Retailers face Afterpay hangover, says UBS

This spend was equivalent to about 15 per cent of year-on-year non-food sales growth last year, UBS said.

“We believe these models may have fuelled sales that otherwise may not have occurred in a part of the market that previously did not have access to credit,” Mr Gilbert said, noting that about two thirds of Millennials do not have a credit card.

Afterpay and Zip have achieved high customer penetration in a relatively short period of time, with more than 10 per cent of Australians estimated to be using their services.

Growing concern

Afterpay now has about 2.5 million customers and about 15,000 retailers on its books in Australia and New Zealand, while Zip has about 1.5 million local customers and more than 10,000 retailers.

Based on recent trading updates, Afterpay and Zip are on track to generate about $4 billion of gross transaction value in fiscal 2019.

Consumer advocates and regulators are becoming increasingly concerned about the growing popularity of new short-term credit services amid soaring consumer debt.

Sources claimed last week that even payday lenders had started knocking back loan applications from long-term customers “up to their necks” in short-term debt.

However, “buy now, pay later” players dodged a bullet this month when a report from the Australian Securities and Investments Commission said the National Credit Code would not be extended to the sector.

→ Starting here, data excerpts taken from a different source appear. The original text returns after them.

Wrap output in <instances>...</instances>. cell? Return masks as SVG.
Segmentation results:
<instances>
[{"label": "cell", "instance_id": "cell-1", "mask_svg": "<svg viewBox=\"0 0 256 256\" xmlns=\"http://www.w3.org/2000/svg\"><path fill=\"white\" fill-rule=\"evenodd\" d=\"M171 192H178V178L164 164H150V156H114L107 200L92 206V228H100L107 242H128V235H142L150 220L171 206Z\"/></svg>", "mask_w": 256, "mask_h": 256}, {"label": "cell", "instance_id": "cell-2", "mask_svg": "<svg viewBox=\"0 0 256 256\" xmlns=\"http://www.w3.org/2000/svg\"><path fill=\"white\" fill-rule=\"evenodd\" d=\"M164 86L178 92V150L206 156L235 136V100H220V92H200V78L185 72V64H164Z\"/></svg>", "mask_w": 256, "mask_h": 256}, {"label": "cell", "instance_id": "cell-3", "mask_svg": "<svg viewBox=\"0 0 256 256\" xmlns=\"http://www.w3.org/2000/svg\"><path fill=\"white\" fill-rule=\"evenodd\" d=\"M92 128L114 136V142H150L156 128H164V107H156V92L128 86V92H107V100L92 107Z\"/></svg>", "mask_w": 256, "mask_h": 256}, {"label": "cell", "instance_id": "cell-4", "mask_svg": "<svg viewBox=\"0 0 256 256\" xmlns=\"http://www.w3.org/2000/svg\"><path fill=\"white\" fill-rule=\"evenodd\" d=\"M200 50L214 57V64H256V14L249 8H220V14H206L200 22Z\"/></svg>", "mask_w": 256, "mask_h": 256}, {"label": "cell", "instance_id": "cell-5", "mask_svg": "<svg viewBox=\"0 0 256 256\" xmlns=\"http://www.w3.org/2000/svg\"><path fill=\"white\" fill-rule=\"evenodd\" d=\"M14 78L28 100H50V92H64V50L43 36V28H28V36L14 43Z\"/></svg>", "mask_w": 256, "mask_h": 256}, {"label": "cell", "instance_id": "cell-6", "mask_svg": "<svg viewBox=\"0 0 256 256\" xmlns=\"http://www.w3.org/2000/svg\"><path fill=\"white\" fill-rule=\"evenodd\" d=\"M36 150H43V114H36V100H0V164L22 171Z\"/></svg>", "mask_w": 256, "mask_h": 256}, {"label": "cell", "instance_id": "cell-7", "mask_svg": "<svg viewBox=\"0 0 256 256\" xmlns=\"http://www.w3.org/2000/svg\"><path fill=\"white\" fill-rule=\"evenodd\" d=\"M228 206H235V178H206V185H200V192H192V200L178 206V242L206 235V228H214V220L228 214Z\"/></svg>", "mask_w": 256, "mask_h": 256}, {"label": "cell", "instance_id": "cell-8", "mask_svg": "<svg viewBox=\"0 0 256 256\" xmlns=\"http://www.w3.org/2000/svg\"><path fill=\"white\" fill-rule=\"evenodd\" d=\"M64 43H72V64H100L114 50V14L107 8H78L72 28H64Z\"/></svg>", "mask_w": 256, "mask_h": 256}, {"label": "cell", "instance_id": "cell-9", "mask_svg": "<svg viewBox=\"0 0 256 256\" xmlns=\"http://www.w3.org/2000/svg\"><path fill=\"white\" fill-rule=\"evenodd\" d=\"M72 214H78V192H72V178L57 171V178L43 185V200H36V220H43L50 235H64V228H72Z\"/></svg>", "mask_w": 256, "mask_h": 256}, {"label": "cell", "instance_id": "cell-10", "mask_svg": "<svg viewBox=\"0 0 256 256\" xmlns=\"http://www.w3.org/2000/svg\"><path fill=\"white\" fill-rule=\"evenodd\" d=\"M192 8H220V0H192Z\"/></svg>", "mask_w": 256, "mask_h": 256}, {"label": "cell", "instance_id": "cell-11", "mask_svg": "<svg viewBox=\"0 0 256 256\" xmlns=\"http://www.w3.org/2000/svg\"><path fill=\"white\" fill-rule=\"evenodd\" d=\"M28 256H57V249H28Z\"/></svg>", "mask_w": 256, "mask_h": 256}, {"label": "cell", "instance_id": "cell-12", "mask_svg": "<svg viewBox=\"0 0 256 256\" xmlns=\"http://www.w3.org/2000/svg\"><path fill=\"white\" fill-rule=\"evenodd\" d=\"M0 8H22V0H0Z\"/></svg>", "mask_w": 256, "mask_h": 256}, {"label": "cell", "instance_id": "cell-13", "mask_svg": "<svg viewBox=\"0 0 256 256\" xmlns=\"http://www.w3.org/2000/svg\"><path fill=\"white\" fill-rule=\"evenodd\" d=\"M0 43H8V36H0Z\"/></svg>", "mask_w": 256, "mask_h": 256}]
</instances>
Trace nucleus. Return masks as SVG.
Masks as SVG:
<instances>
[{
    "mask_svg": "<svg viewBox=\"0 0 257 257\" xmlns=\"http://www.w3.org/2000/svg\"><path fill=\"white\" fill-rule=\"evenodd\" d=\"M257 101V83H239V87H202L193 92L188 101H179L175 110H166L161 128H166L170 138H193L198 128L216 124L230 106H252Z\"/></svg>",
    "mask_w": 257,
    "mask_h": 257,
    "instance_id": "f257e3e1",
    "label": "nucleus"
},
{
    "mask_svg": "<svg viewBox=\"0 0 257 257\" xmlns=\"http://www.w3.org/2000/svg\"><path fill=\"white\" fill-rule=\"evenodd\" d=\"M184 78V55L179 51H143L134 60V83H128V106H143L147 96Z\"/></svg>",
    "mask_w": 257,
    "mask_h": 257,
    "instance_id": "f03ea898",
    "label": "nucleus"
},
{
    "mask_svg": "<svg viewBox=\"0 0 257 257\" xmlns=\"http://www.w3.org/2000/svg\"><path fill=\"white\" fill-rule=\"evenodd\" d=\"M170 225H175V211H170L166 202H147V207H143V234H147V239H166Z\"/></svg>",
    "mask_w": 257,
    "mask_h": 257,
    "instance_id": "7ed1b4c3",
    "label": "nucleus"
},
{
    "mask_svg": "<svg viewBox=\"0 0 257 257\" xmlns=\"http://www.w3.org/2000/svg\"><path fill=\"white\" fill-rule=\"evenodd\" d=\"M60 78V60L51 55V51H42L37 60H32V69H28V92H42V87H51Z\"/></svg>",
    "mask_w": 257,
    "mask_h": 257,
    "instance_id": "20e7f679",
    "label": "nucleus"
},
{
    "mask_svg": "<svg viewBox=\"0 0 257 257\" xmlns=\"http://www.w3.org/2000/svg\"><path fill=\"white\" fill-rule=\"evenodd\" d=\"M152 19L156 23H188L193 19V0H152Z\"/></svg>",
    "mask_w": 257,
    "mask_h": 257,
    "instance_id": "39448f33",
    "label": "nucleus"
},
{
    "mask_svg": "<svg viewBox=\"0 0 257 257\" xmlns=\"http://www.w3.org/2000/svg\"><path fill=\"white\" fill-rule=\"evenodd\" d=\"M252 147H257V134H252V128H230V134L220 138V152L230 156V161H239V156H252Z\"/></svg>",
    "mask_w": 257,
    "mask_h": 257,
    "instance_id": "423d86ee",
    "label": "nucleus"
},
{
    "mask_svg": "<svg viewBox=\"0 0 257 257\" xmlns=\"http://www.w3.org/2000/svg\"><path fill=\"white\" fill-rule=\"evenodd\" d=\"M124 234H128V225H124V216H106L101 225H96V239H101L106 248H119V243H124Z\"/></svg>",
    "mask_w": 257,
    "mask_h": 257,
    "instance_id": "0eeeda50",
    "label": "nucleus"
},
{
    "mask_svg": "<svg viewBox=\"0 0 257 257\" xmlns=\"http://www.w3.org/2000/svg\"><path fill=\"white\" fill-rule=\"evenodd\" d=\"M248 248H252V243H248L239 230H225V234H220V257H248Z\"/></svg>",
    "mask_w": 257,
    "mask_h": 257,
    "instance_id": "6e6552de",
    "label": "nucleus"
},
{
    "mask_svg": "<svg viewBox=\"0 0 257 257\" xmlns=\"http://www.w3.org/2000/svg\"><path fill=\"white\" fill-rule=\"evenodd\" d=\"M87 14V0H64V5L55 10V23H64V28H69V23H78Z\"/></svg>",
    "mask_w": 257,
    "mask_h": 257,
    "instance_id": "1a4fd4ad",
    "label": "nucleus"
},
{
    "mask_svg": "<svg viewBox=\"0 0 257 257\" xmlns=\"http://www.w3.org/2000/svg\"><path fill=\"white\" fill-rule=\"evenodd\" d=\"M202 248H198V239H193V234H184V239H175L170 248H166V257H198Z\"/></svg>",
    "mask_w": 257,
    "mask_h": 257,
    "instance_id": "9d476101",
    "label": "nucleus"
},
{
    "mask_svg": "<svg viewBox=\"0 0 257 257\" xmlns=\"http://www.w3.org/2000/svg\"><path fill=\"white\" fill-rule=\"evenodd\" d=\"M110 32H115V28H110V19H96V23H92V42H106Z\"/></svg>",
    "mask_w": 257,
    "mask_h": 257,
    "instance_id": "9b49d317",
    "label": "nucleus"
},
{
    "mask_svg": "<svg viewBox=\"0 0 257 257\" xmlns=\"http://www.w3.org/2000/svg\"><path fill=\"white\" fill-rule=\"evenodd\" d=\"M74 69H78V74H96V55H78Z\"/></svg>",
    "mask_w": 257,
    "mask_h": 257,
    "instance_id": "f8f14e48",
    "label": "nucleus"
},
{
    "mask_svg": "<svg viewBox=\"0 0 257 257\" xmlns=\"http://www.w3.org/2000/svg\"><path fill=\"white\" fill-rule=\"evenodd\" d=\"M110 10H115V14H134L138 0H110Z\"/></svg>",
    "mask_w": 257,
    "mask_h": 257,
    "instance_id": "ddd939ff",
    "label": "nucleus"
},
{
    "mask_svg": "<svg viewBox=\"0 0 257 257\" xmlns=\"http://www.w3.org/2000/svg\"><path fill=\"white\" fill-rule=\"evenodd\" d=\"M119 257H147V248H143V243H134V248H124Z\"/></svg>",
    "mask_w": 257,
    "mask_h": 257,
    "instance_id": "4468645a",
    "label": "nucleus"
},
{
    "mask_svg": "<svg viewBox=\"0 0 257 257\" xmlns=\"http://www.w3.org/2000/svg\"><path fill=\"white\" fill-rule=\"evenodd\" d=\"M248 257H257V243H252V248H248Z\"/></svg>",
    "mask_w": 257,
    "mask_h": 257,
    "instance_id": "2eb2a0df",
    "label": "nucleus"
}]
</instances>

Afterpay says it promotes responsible spending and offers customers a fundamentally different proposition to traditional credit products.

Customers pay for goods in four instalments and are not charged interest, but the company charges retailers a transaction fee (equivalent to about 4 per cent to 6 per cent of transactions) and customers who are behind on their payments also pay steep late fees.

UBS said “buy now, pay later” schemes were margin dilutive for retailers but helped boost comparable store sales.

The UBS report is likely to add to investor concern about the outlook for listed retailers in 2019 as house prices fall and consumers are no longer prepared to dip into their savings to fund discretionary spending.

The consumer discretionary index has fallen 14 per cent this quarter, dragged down by the likes of Lovisa, Premier Investments, JB Hi-Fi, Super Retail Group, Harvey Norman and Kogan.com.